Homework 0

The purpose of this math assessment is to help both you and the instructor identify gaps in background knowledge both at the class and individual level. For this reason, do not use external resources to complete this assignment. Even though you will submit to Gradescope, it is not for a grade. If you don’t know the answer, just leave it blank.

Important

Again, this homework will not be a part of your grade.

Exercise 1

Simplify

\[ \log(e^{a_1} e^{a_2} e^{a_3} \cdots e^{a_n}) \]

Exercise 2

Find the derivative,

\[ \frac{d}{dx} \left( \frac{x}{\log x} \right) \]

Exercise 3

What is the ordinary least squares estimator of \(\beta\) (1-dimensional) in the linear regression \(y = x \beta + \epsilon\) with iid errors?

Exercise 4

What is the ordinary least squares estimator of \(\beta\) (p-dimensional) in the linear regression \(y = X \beta + \epsilon\) with iid errors?

Exercise 5

In linear regression with p-dimensional \(\beta\), what is the interpretation of the estimate for the jth coefficient?

Exercise 6

Compute the integral,

\[ \int_{-\infty}^{\infty} e^{-x^2} dx \]

Exercise 7

\(X \sim N(\mu, \sigma^2)\) reads “X is normally distributed with mean \(\mu\) and variance \(\sigma^2\).

Let

\[ \begin{aligned} X &\sim N(0, 1),\\ Y &\sim N(3, 2),\\ Z &= X + Y \end{aligned} \] What is the distribution of \(Z\)?

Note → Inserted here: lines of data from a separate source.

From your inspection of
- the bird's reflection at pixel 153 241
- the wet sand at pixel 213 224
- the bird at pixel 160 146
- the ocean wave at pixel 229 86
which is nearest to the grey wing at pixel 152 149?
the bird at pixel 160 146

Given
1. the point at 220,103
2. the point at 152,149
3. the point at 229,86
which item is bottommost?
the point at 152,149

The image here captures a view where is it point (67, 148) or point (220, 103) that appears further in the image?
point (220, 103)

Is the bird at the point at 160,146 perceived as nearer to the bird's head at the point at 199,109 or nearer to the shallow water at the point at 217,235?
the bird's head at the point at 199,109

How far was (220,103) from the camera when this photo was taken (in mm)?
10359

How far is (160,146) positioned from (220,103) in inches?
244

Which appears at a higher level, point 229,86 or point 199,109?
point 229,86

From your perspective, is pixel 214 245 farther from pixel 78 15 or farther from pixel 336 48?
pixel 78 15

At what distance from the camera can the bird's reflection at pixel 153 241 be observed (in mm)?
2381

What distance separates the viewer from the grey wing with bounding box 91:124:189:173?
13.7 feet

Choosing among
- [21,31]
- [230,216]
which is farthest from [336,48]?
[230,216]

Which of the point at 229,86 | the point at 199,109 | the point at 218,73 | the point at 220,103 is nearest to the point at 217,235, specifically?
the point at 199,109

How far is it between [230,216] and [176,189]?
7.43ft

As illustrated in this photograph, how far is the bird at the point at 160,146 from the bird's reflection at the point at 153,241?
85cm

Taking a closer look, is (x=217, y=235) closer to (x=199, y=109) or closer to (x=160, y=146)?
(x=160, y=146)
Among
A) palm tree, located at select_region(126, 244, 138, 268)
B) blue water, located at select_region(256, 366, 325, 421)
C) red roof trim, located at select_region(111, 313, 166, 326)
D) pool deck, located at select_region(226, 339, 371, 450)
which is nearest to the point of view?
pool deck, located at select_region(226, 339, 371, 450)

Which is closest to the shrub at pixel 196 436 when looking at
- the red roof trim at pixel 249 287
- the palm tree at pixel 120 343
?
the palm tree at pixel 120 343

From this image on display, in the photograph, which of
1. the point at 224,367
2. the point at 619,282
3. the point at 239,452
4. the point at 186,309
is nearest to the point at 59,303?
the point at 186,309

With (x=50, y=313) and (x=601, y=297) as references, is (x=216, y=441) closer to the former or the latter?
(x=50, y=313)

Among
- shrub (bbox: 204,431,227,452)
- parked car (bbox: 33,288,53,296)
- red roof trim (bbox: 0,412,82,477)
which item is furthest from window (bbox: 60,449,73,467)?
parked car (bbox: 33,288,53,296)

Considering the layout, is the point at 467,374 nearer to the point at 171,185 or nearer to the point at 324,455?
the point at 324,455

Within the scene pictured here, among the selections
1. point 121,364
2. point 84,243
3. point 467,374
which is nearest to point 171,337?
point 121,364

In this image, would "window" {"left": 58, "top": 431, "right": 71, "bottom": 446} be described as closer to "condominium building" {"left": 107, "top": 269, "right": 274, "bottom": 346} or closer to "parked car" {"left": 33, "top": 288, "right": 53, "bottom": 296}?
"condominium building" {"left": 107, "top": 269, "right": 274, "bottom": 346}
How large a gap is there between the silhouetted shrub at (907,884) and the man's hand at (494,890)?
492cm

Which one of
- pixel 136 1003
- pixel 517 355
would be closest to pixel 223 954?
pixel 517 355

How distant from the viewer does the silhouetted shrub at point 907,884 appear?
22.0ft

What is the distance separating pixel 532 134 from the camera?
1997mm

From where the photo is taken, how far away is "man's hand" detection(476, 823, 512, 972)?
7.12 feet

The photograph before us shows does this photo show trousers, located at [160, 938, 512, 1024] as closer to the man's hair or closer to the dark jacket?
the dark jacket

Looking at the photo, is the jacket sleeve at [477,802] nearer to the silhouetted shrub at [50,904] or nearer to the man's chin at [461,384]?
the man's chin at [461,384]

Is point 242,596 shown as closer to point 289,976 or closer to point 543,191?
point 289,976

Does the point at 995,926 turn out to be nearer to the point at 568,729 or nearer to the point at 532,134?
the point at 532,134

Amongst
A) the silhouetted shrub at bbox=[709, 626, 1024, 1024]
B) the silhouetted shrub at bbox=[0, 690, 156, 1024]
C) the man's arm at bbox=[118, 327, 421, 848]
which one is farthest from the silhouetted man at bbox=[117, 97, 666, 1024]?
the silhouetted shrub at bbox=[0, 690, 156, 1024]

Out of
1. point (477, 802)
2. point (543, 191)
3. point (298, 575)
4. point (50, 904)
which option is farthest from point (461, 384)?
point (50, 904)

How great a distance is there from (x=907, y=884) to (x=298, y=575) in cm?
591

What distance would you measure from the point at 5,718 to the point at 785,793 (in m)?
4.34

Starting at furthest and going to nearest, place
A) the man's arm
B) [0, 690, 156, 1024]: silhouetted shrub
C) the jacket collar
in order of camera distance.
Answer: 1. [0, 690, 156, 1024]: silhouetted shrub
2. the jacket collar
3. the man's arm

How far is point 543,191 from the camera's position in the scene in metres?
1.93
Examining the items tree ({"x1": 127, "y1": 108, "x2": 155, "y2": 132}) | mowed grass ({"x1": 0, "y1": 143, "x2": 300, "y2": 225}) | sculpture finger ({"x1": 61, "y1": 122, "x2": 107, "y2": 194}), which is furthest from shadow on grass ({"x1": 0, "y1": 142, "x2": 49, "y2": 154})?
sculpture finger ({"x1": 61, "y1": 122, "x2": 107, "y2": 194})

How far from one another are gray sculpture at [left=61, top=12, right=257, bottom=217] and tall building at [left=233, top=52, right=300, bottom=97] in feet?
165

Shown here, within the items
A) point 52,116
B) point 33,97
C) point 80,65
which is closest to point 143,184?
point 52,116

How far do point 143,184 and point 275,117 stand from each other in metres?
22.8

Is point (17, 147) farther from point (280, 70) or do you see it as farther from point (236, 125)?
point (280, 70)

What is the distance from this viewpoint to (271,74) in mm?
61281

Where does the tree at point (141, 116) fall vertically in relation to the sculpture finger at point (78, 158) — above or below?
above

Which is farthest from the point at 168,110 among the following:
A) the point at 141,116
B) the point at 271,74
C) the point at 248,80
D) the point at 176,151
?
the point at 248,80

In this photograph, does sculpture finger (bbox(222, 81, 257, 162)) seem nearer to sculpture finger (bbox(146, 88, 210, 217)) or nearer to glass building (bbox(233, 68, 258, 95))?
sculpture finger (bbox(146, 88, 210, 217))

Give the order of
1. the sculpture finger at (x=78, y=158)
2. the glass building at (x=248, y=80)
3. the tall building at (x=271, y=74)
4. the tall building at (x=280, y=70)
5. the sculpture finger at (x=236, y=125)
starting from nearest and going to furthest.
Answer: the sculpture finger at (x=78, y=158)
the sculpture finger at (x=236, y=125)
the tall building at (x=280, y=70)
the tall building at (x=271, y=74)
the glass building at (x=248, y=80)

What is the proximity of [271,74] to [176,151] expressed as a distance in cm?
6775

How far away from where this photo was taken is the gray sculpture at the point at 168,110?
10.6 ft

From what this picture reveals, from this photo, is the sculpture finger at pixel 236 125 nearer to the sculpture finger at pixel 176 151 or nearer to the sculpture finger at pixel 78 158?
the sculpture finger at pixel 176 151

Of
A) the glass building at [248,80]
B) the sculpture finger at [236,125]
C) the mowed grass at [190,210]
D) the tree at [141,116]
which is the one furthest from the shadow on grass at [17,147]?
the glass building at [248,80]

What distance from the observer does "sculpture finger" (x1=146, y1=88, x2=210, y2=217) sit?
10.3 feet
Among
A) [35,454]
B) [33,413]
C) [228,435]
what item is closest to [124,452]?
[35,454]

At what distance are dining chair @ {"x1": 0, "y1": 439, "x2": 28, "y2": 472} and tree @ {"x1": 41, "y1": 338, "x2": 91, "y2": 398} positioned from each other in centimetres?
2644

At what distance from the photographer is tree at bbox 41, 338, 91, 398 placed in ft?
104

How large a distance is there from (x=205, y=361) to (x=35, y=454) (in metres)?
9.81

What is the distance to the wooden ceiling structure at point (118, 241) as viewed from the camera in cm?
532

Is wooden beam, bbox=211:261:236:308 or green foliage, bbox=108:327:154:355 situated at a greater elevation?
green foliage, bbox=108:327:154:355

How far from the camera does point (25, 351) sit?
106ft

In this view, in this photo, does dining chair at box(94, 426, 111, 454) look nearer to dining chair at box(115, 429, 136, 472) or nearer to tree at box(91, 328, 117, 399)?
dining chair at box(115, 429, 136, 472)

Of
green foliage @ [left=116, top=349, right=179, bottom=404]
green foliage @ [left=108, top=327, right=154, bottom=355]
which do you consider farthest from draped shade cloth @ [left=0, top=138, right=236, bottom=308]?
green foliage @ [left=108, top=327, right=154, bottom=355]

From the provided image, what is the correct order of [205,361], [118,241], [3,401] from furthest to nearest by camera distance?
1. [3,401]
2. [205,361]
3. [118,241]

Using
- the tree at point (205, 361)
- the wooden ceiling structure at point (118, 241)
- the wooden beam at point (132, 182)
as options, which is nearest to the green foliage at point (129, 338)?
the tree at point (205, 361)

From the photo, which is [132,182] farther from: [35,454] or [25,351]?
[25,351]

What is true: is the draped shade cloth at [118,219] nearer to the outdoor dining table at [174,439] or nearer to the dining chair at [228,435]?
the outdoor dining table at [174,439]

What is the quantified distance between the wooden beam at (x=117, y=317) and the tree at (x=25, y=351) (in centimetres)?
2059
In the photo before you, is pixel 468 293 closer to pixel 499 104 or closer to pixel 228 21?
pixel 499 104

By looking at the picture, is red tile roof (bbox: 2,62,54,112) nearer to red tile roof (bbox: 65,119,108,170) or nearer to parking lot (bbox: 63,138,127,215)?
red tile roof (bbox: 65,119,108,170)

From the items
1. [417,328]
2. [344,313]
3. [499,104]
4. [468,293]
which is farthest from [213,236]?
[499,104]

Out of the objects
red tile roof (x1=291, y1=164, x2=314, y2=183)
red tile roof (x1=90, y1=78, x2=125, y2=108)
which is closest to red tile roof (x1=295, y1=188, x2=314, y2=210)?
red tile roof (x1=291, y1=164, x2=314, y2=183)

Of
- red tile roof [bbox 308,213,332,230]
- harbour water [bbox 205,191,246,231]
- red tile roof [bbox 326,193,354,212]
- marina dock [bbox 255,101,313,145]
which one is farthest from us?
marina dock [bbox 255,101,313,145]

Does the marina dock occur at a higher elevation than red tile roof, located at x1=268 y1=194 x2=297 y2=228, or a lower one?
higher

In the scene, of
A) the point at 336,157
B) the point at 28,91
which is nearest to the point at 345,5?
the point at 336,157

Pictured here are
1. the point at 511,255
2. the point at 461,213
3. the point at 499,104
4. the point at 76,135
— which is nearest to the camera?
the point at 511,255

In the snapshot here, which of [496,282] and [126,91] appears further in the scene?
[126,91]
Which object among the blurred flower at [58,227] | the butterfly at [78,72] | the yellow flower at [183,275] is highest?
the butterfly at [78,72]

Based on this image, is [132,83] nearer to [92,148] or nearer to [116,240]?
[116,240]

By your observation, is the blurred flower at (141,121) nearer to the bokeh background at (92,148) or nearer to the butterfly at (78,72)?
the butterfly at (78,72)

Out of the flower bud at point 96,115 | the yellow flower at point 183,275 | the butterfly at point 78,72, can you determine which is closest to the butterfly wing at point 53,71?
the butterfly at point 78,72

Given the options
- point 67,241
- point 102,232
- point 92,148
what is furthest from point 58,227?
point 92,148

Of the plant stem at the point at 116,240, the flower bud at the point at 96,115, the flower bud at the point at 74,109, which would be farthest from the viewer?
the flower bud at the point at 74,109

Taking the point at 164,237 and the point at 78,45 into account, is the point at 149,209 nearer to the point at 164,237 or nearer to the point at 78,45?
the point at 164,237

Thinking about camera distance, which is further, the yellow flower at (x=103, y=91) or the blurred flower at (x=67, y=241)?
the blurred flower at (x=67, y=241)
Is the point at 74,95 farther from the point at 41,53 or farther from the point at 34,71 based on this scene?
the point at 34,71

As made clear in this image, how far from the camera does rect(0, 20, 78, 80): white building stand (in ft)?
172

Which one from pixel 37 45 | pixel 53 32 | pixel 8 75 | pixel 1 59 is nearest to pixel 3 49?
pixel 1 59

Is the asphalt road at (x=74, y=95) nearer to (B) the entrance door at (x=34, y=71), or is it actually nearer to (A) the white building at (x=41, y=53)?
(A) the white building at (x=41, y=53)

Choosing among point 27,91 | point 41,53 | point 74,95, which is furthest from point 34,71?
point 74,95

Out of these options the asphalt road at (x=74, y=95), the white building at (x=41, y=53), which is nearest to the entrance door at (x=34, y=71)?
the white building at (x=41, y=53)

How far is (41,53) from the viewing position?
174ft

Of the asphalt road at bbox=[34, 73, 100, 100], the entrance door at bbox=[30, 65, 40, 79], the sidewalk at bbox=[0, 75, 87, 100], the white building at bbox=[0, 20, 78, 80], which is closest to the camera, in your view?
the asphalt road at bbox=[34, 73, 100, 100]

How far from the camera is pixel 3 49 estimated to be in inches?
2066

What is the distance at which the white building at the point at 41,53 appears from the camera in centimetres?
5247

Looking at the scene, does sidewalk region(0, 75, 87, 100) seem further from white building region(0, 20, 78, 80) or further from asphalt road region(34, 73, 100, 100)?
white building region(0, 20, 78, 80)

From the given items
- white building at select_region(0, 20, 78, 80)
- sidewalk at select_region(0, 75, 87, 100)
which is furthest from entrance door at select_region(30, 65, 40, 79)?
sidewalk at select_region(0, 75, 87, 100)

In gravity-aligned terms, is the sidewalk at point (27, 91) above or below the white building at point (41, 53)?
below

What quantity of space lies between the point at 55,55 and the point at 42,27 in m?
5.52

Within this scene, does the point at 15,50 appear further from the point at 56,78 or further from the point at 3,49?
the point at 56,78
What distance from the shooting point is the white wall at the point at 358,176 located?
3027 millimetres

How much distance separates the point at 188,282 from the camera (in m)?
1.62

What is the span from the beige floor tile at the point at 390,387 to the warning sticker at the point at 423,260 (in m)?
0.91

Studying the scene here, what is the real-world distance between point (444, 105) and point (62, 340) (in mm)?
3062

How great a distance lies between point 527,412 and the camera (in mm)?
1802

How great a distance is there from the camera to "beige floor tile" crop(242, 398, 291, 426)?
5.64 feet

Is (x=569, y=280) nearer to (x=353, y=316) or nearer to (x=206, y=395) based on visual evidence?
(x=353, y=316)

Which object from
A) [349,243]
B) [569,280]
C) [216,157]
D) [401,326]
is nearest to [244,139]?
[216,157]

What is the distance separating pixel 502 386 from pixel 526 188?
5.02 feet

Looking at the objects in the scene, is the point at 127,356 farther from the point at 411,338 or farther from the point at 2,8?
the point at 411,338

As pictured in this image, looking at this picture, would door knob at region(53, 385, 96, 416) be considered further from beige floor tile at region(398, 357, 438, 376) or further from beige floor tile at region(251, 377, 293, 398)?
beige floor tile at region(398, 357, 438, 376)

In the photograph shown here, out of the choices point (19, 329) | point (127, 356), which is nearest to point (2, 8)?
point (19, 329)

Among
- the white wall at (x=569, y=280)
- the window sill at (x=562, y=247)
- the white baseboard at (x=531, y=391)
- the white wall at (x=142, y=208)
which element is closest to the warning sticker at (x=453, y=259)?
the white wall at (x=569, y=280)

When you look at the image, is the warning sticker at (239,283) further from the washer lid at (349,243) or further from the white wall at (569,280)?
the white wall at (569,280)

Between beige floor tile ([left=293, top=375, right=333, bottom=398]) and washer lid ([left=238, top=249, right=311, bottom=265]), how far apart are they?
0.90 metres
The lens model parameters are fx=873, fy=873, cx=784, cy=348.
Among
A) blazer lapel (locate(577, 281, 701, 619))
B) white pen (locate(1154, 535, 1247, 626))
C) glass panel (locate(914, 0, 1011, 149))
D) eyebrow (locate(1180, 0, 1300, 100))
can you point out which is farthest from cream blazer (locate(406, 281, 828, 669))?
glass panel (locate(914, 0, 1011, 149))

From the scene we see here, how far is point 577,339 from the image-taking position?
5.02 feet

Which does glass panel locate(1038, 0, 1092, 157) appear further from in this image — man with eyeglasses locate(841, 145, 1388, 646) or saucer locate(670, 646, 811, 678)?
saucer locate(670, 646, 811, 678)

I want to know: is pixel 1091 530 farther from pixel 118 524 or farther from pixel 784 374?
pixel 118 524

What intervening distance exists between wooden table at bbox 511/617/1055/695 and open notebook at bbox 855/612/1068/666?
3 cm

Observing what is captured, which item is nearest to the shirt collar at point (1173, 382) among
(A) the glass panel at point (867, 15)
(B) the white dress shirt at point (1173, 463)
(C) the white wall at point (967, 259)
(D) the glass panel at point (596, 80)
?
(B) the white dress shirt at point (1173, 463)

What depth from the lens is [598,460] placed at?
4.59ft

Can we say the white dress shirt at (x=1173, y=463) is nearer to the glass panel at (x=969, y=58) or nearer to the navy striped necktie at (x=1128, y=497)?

What is \(\mathbb{E}[Z]\) and \(Var(Z)\)?

Exercise 8

In your own words, the “support” of random variable is…

Exercise 9

TRUE/FALSE: The product of two uniform[0, 1] random variables is uniform[0, 1].

Exercise 10

\(X_1, \ldots X_n\) i.i.d. with pdf \(p(x)\). For all \(i\), \(E(X_i) = \mu\) and \(Var(X_i) = \sigma^2 < \infty\).

Compare \(\text{Var}(\frac{1}{n}\sum X_i)\) to \(\text{Var}(X_1)\). Which is smaller?